# Real-Time Foot Traffic Prediction using Spark Streaming + Kafka + Trained Random Forest Models

This script connects to a live Kafka stream (`mta_turnstile_topic`), extracts and parses NYC turnstile station data, and applies pre-trained Random Forest regression models to **predict ENTRIES and EXITS** for each station-hour-day combination in real-time.

Key components:
- **Kafka Stream Ingestion** (using `spark-sql-kafka`)
- **Timestamp Feature Extraction** (`hour`, `day_of_week`)
- **Batch Inference** using saved `PipelineModel`s from prior training
- **Streaming Output** printed using `joined_pred.show()` for debugging

This pipeline enables predictive monitoring of NYC subway foot traffic as data flows in.


In [2]:
# Stream Prediction Script (fixed to match ENTRY_COUNT/EXIT_COUNT training pipeline)
from pyspark.sql import SparkSession
from pyspark.sql.functions import split
from pyspark.ml import PipelineModel
from pyspark.sql.functions import to_timestamp, hour, date_format, col, concat_ws, expr

## Connect to Kafka Topic

In [4]:
# Start Spark session
spark = SparkSession.builder \
    .appName("MTA_Stream_Predict") \
    .config("spark.jars.packages", "org.apache.spark:spark-sql-kafka-0-10_2.12:3.5.0") \
    .getOrCreate()
spark.sparkContext.setLogLevel("WARN")

:: loading settings :: url = jar:file:/opt/anaconda3/lib/python3.11/site-packages/pyspark/jars/ivy-2.5.1.jar!/org/apache/ivy/core/settings/ivysettings.xml


Ivy Default Cache set to: /Users/gopalakrishnaabba/.ivy2/cache
The jars for the packages stored in: /Users/gopalakrishnaabba/.ivy2/jars
org.apache.spark#spark-sql-kafka-0-10_2.12 added as a dependency
:: resolving dependencies :: org.apache.spark#spark-submit-parent-ee8048d6-150a-4a5f-8f5f-98adca0711ac;1.0
	confs: [default]
	found org.apache.spark#spark-sql-kafka-0-10_2.12;3.5.0 in central
	found org.apache.spark#spark-token-provider-kafka-0-10_2.12;3.5.0 in central
	found org.apache.kafka#kafka-clients;3.4.1 in central
	found org.lz4#lz4-java;1.8.0 in central
	found org.xerial.snappy#snappy-java;1.1.10.3 in central
	found org.slf4j#slf4j-api;2.0.7 in central
	found org.apache.hadoop#hadoop-client-runtime;3.3.4 in central
	found org.apache.hadoop#hadoop-client-api;3.3.4 in central
	found commons-logging#commons-logging;1.1.3 in central
	found com.google.code.findbugs#jsr305;3.0.0 in central
	found org.apache.commons#commons-pool2;2.11.1 in central
:: resolution report :: resolve 379ms 

- Connects to Kafka broker at `localhost:9092`.

## TASKS AND EXERCISES
(1) List the key components named in the foot traffic prediction text.
(2) Please return the passage of the foot traffic prediction text starting with "- **Batch Inference**" and going on through "data flows in.", copied word for word.
(3) Write the next part of the foot traffic prediction text, picking up after its final line.

## MATERIAL
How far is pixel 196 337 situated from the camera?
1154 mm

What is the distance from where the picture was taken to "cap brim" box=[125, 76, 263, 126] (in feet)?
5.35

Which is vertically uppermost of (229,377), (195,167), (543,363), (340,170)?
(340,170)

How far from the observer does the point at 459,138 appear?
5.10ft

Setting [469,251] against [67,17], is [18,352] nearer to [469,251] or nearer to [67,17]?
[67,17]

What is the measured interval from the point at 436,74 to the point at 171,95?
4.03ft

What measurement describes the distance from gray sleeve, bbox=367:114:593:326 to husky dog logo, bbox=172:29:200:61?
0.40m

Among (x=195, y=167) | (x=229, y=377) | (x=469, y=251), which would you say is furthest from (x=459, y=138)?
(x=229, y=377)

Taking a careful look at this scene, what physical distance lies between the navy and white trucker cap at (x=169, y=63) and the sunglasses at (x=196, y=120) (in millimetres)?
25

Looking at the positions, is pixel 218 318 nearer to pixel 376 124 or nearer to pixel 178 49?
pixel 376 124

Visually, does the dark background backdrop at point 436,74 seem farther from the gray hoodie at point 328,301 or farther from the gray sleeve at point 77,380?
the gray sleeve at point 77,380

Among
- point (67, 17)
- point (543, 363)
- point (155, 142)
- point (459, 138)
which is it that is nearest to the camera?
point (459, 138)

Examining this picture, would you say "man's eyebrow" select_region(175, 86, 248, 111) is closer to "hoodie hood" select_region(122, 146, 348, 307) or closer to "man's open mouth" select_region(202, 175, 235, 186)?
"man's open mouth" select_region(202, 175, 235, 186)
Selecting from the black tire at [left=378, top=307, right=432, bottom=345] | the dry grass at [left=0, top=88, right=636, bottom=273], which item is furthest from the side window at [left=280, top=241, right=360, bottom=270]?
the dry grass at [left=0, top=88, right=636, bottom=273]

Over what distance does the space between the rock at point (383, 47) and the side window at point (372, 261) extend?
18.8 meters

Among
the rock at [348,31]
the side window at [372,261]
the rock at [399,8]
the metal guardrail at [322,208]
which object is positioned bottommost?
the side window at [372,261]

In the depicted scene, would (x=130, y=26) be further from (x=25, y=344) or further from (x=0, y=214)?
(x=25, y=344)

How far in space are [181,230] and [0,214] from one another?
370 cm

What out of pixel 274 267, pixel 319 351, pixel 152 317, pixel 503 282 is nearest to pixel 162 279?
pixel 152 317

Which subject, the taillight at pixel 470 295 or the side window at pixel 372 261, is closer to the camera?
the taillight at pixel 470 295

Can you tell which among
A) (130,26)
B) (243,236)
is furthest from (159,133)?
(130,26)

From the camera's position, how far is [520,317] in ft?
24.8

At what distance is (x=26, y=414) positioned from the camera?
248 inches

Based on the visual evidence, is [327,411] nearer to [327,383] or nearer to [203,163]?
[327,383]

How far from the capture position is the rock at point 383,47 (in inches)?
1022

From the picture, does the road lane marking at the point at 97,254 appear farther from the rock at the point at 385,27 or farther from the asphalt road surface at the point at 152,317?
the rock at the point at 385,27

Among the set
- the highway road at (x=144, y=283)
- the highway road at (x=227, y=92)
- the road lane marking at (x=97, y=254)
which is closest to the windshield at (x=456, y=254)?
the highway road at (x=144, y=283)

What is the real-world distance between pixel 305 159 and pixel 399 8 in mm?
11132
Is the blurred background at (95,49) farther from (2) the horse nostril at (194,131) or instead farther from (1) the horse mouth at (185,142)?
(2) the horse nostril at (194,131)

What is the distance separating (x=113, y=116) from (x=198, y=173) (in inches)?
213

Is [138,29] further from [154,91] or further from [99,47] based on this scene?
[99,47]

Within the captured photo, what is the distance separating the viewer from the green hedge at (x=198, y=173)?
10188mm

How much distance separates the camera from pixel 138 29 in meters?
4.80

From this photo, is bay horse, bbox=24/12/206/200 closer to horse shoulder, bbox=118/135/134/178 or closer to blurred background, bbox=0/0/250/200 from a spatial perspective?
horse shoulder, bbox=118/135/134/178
...
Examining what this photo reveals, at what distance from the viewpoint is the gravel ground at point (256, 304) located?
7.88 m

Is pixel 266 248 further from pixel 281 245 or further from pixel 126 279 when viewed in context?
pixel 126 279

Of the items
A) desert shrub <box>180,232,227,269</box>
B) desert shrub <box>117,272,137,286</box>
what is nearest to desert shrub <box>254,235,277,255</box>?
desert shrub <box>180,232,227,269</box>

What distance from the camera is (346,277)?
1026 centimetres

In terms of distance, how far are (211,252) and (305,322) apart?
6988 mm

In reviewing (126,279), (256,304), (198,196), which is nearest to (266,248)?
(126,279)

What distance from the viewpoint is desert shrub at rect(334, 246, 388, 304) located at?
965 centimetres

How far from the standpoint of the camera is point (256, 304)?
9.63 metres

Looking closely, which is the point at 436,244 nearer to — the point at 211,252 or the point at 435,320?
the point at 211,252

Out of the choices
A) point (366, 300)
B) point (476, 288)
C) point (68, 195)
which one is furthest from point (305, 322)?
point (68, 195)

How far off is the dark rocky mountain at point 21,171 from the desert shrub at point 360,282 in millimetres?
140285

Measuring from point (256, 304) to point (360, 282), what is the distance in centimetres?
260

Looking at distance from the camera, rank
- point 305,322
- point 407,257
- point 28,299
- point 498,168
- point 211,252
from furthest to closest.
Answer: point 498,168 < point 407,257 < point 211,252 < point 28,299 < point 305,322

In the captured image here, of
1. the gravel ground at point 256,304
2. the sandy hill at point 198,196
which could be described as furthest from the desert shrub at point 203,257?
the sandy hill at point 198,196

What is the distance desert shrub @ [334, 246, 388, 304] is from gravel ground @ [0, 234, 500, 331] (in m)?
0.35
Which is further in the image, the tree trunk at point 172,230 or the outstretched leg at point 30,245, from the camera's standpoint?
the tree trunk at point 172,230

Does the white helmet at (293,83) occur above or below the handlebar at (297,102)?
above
---
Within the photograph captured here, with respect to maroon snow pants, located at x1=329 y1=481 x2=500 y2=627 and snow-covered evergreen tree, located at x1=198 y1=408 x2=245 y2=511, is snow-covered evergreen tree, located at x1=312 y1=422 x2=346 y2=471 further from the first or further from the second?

## ANSWERS TO THE TASKS
(1)
- Kafka Stream Ingestion (using `spark-sql-kafka`)
- Timestamp Feature Extraction (`hour`, `day_of_week`)
- Batch Inference using saved `PipelineModel`s from prior training
- Streaming Output printed using `joined_pred.show()` for debugging

(2)
- **Batch Inference** using saved `PipelineModel`s from prior training
- **Streaming Output** printed using `joined_pred.show()` for debugging

This pipeline enables predictive monitoring of NYC subway foot traffic as data flows in.

(3)
- Subscribes to the topic named `mta_turnstile_topic`.
- Reads only new messages (latest offset).

In [6]:
# Step 1: Read Kafka Stream
kafka_df = spark.readStream \
    .format("kafka") \
    .option("kafka.bootstrap.servers", "localhost:9092") \
    .option("subscribe", "mta_turnstile_topic") \
    .option("startingOffsets", "latest") \
    .load()

# Step 2: Parse Kafka value
turnstile_values = kafka_df.selectExpr("CAST(value AS STRING) as csv")
split_col = split(turnstile_values["csv"], ",")

# Step 3: Extract relevant column (STATION only)



station_df = turnstile_values.select(
    split_col.getItem(3).alias("STATION"),
    split_col.getItem(6).alias("DATE"),
    split_col.getItem(7).alias("TIME")
).withColumn(
    "timestamp", to_timestamp(concat_ws(" ", col("DATE"), col("TIME")), "MM/dd/yyyy HH:mm:ss")
).withColumn(
    "hour", hour(col("timestamp"))
).withColumn(
    "day_of_week", expr("extract(DAYOFWEEK FROM timestamp)")
).select("STATION", "hour", "day_of_week").select(["STATION", "hour", "day_of_week"])



- Converts Kafka’s byte stream to strings.

- Splits the CSV string into individual fields.

- Extracts relevant columns:

    `STATION` (index 3)

    `DATE` (index 6)

    `TIME` (index 7)

- Combines date and time into a proper timestamp.

- Derives hour and `day_of_week` features for prediction.

## Define Batch Prediction Function

- Loads pre-trained Random Forest models for predicting ENTRIES and EXITS.
- Applies them to each mini-batch of incoming data.
- Joins both predictions into a unified DataFrame.
- Prints results to the console.
- Starts streaming query on the parsed station data.
- Applies prediction function to each batch.
- Keeps running until manually terminated.

In [9]:
# Step 4: Define function to apply model in each batch

def predict_batch(batch_df, batch_id):
    # Load trained models
    entries_model = PipelineModel.load("/Users/gopalakrishnaabba/mta_rf_entries_model")
    exits_model   = PipelineModel.load("/Users/gopalakrishnaabba/mta_rf_exits_model")

    # Ensure correct feature columns are passed to both models
    input_cols = ["STATION", "hour", "day_of_week"]
    
    entries_pred = entries_model.transform(batch_df.select(*input_cols)) \
        .select("STATION", "hour", "day_of_week", "prediction") \
        .withColumnRenamed("prediction", "predicted_ENTRIES")
    
    exits_pred = exits_model.transform(batch_df.select(*input_cols)) \
        .select("STATION", "hour", "day_of_week", "prediction") \
        .withColumnRenamed("prediction", "predicted_EXITS")

    # Join predictions
    joined_pred = entries_pred.join(
        exits_pred, on=["STATION", "hour", "day_of_week"], how="inner"
    )

    joined_pred.show(truncate=False)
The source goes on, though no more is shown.